*** Opening of Input records ***

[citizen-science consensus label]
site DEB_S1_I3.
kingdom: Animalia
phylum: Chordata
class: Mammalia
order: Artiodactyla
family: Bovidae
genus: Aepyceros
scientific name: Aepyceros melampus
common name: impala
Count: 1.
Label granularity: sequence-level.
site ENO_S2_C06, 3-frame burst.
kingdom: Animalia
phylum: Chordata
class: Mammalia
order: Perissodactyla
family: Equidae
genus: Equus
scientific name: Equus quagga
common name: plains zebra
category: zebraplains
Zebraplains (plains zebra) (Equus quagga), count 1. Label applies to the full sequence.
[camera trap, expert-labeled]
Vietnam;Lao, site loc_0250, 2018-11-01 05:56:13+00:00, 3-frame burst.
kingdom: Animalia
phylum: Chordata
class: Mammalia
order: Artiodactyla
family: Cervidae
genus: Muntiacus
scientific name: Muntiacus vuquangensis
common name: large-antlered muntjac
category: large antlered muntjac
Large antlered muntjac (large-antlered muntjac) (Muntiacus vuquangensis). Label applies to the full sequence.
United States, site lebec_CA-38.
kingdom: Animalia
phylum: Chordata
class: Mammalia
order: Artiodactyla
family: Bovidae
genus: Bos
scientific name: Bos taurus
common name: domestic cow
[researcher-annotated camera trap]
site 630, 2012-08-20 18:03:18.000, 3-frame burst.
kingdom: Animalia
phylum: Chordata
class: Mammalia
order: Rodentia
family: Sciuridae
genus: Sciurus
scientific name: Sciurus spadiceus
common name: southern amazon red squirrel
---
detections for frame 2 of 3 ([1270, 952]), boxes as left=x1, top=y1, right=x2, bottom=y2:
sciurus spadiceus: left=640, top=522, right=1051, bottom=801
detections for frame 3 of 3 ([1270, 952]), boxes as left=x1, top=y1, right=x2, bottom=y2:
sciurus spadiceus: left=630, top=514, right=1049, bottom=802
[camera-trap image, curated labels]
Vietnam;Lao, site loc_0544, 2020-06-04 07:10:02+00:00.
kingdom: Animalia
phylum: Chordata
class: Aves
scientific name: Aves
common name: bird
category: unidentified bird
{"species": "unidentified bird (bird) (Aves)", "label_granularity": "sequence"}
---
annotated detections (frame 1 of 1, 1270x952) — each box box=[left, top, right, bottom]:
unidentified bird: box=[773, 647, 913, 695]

*** Close of Input records ***

* What this task involves *
Lines from the beginning of the data above through the line containing "Vietnam;Lao, site loc_0250, 2018-11-01" are to be returned exactly, and no others.

* Response to this exercise *
[citizen-science consensus label]
site DEB_S1_I3.
kingdom: Animalia
phylum: Chordata
class: Mammalia
order: Artiodactyla
family: Bovidae
genus: Aepyceros
scientific name: Aepyceros melampus
common name: impala
Count: 1.
Label granularity: sequence-level.
site ENO_S2_C06, 3-frame burst.
kingdom: Animalia
phylum: Chordata
class: Mammalia
order: Perissodactyla
family: Equidae
genus: Equus
scientific name: Equus quagga
common name: plains zebra
category: zebraplains
Zebraplains (plains zebra) (Equus quagga), count 1. Label applies to the full sequence.
[camera trap, expert-labeled]
Vietnam;Lao, site loc_0250, 2018-11-01 05:56:13+00:00, 3-frame burst.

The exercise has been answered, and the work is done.